Friday, January 11, 2019

High Tax Rates Won’t Work in Today’s Economy

By Chris Edwards of Cato.
"Rep. Alexandria Ocasio-Cortez is making headlines calling for raising the top individual income tax rate to 70 percent to fund a Green New Deal. Sympathetic commentators are saying that such a high rate on the wealthy is no big deal because the top tax rate used to be 70 percent and above. Noah Smith at Bloomberg says the congresswomen’s plan would be “a return to the 20th century norm.”
The problem is that globalization has dramatically changed the economy over recent decades. High tax rates were not a good idea back then, but they would be disastrous now.

Before the 1980s, capital controls under fixed currency exchange rate regimes kept money bottled up within countries, keeping taxpayers in national economic prisons. That regime broke down, and today trillions of dollars flows over borders under flexible exchange rate systems, while industries and entrepreneurs have become highly mobile.

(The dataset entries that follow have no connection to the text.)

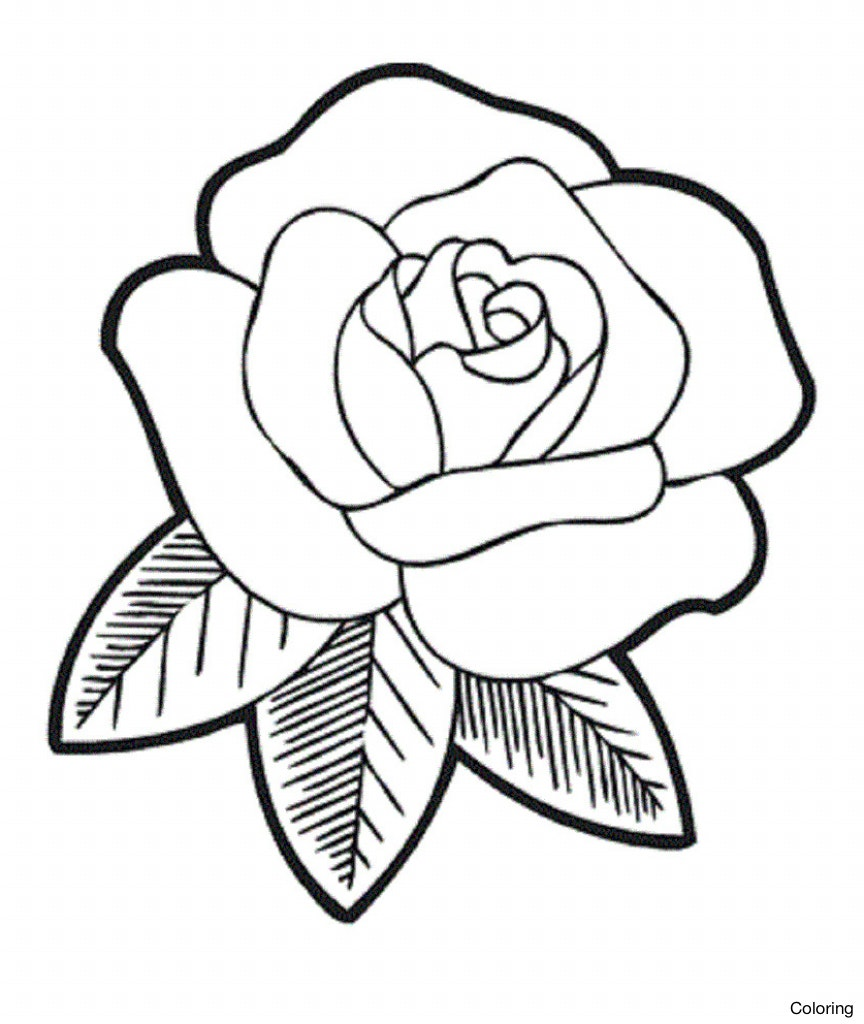 864x1024 How To Draw A Rose For Kids Coloring Step By 8f Videos Of Pic Diaiz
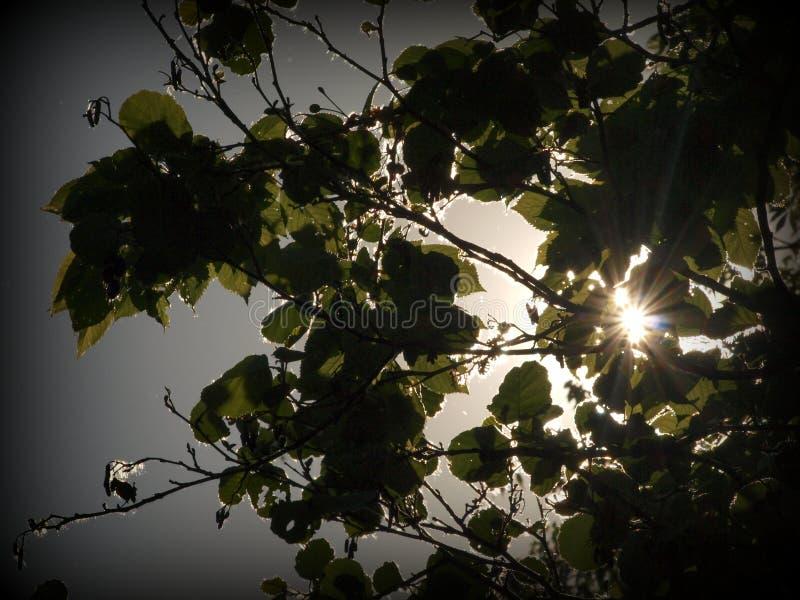 The Sun-stralen in het bos stock afbeeldingen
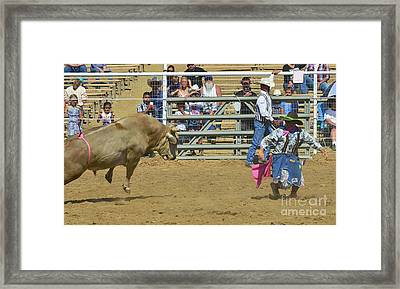 I Do Believe This Bull Is Fitting To Come After Me Framed Print by Debby Pueschel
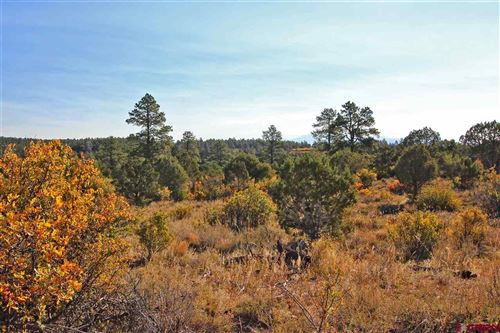 Photo of 31550 Road V.2, Dolores, CO 81323 (MLS # 775217)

Tax bases are far too movable these days for governments to sustain yesteryear’s excessive tax rates, as I discuss in Global Tax Revolution.

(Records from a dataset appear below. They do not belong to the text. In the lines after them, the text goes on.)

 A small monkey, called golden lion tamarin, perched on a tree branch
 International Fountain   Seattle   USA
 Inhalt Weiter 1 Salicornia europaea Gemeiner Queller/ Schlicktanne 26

Every industrial country has figured that out, and their policy decisions refute the soak-the-rich tax dreaming of Rep. Ocasio-Cortez. Top income rates have plunged around the world since 1980 under governments of both the political left and right.

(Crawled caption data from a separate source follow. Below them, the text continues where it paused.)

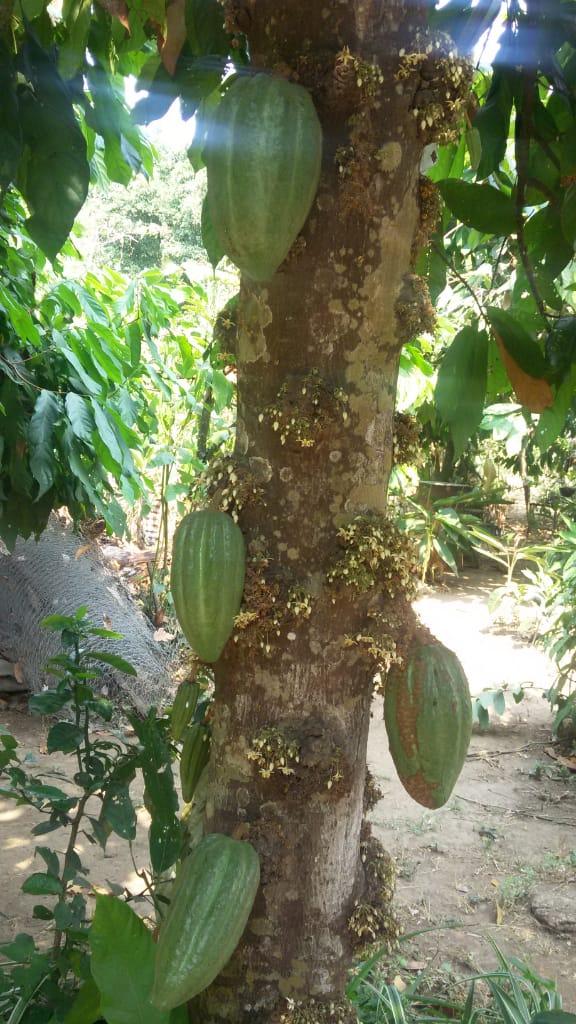 Los Árboles de Cacao de la compañera Norma 6
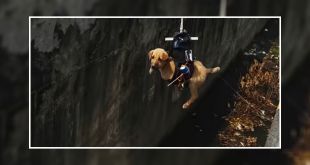 Drone To Rescue A Drowning Puppy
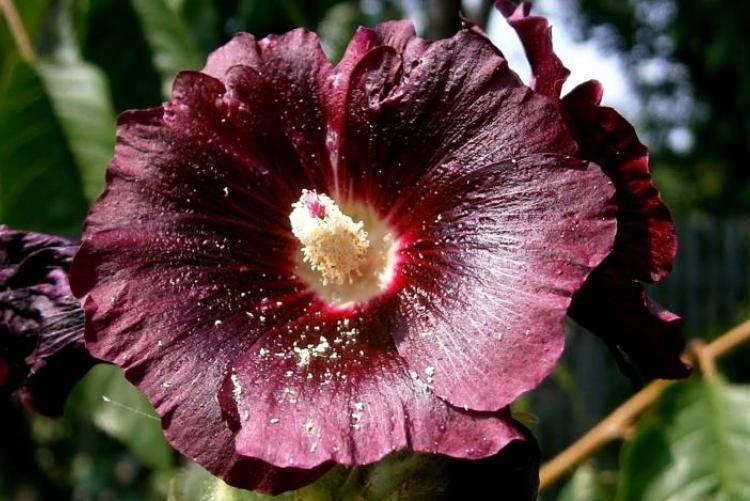 Мальва: красивая, лечебная, питательная
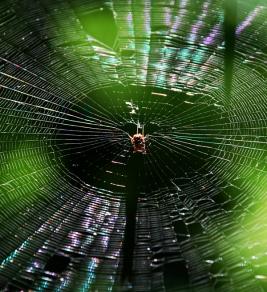 light spider web
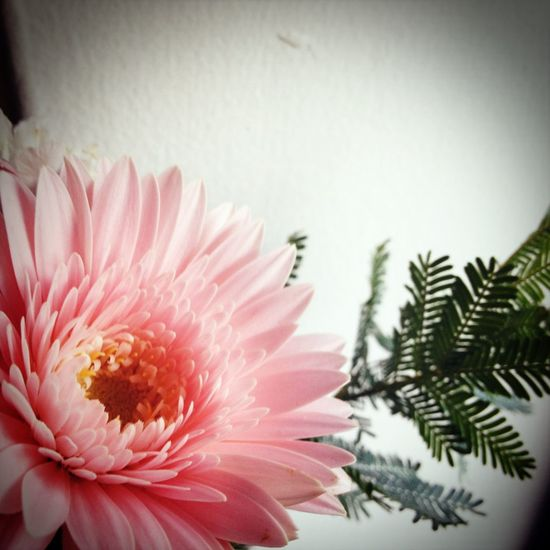 pink flower gerbera . cute & Happy .we had a lovely time. ピンク ガーベラ Pink Flower Gerbera Cute Happy Lovely Relaxing Peace Relaxing Time Beautiful Day Feeling Thankful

The chart shows the average top federal-state income tax rate for 26 core OECD countries that have good data back to 1980. The average top rate among these high-income nations fell from 68 percent in 1980 to 47 percent today. The average rate for all 35 OECD countries today is 43 percent. The top U.S. federal-state tax rate at 46 percent in 2017 was above the OECD average. The recent GOP tax cut dropped the top federal rate a few points, but raised the effective state rate by capping deductibility. On individual income taxes, America is not a low rate country.

 
The 26 countries are Australia, Austria, Belgium, Canada, Denmark, Finland, France, Germany, Greece, Iceland, Ireland, Italy, Japan, Korea, Luxembourg, Mexico, Netherlands, New Zealand, Norway, Portugal, Spain, Sweden, Switzerland, Turkey, United Kingdom, and United States. Data for 2000-2017 from the OECD. Data for 1980-1995 from Global Tax Revolution."